■ Problem ■
Arrange the lines below as a numbered list, skipping blank lines and leaving out the pictures.

+--

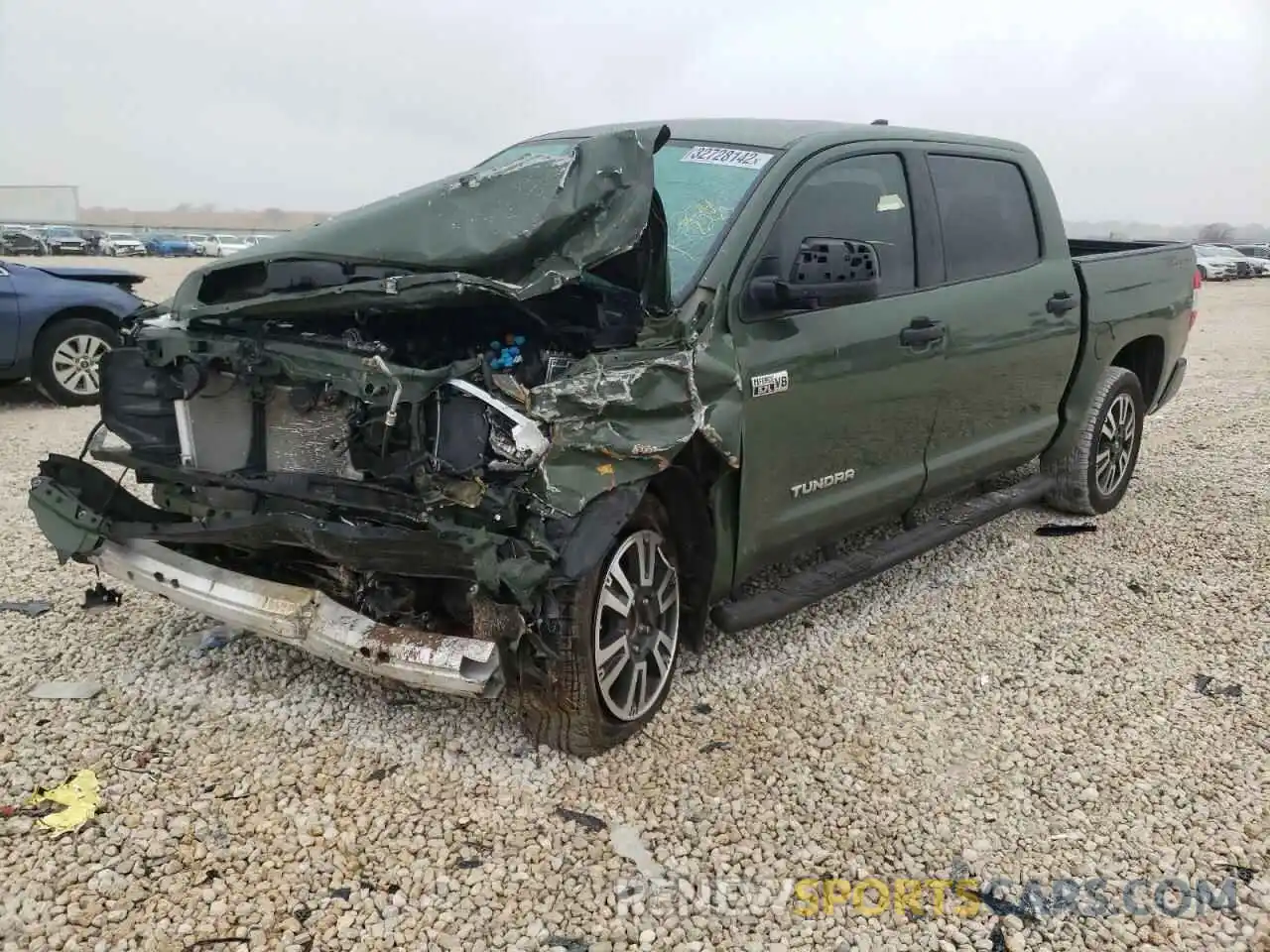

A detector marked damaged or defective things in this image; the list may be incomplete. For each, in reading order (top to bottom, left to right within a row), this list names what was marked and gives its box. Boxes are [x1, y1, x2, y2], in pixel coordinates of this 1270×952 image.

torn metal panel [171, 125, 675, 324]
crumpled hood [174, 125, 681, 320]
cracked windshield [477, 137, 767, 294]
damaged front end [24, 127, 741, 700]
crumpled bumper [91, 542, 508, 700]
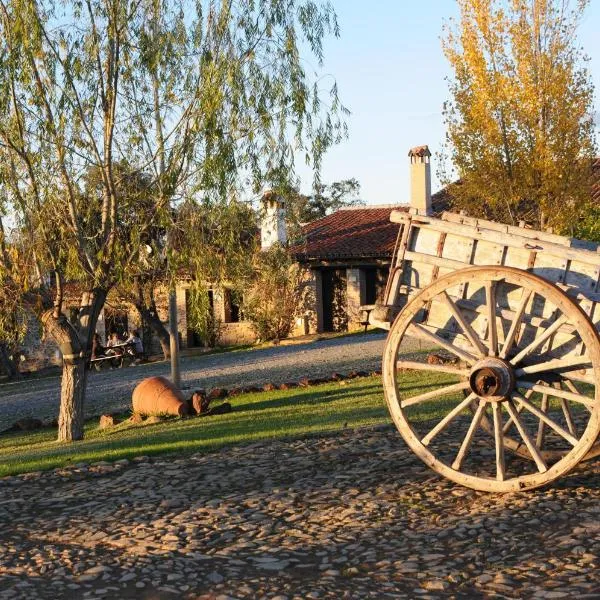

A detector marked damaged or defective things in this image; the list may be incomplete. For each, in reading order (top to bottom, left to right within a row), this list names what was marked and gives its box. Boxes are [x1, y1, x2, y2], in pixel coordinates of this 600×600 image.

+--

■ Task output ■
1. A detector marked damaged or defective things in this image; the list may be incomplete. For each, in reading order (top to bottom, left to right within a row), this list names what was marked and gives its box. Boxes are [x1, y1, x2, y2], in pixel coordinates of this 1270×952 image.
2. torn metal panel [171, 125, 675, 324]
3. crumpled hood [174, 125, 681, 320]
4. cracked windshield [477, 137, 767, 294]
5. damaged front end [24, 127, 741, 700]
6. crumpled bumper [91, 542, 508, 700]
7. A detector marked damaged or defective things in this image; the list may be incomplete. For each, in reading order (top to bottom, left to right within a row), this list names what was marked and gives its box. Boxes are [x1, y1, x2, y2], in pixel coordinates of this 600×600 image.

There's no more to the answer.